Do you know there is no such thing as 'Linux PC.  PC means windows. that is how the monopoly made windows only choice... that is where windows users came..Our duty is convert them without made them sacrifice there functionality and comfort zone..
You and I can work in Linux without even touching windows for many days in our house.. But what about our  or your work place..? there Linux is like a criminal haunted by FBI..Mention something about Linux you'll be marked as 'Naxalite sympathesiers'


Rahim said:


> Honestly this post came as a big surprise considering how rarely *bro vaithy *post's here
> 
> Fantastic and a comprehensive review of the distro.

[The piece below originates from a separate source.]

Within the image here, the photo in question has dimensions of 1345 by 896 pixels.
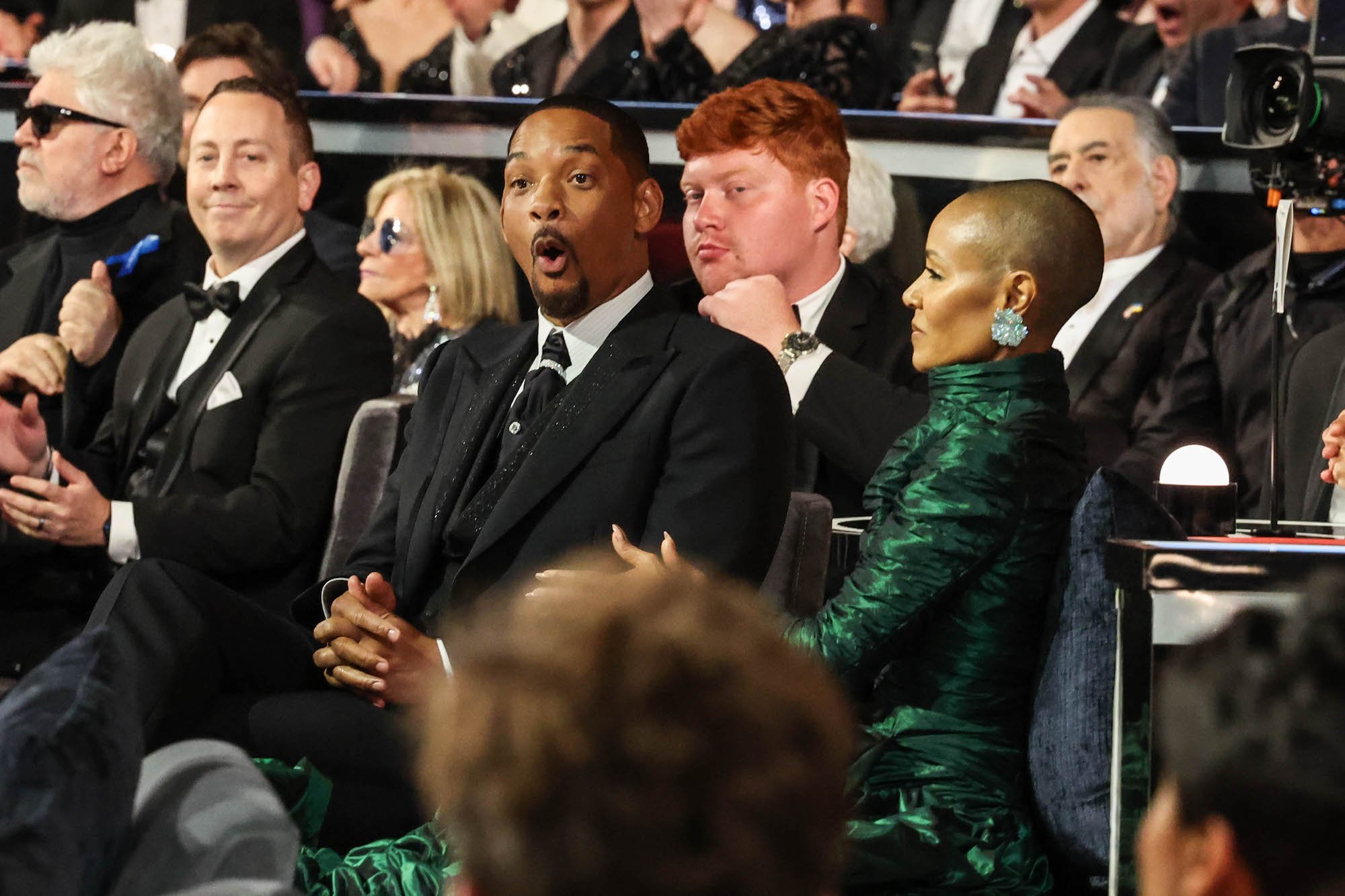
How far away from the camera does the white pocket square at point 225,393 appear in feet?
A: 11.4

thanks Rahim!! actually I want more post in the open source section, Two factors prohibit it, One is time  another is quality of post.. One thing posting about BSNL is very easy, because work experience give me the necessary feeddback..But about Linux, I am still thinking, my post has notexplained how much functionality zorin OS has..It is half cooked meal



Skud said:


> Have heard of it, but never really seen it in action. Mint is elegant, but this one looks damn interesting. Thanks for posting.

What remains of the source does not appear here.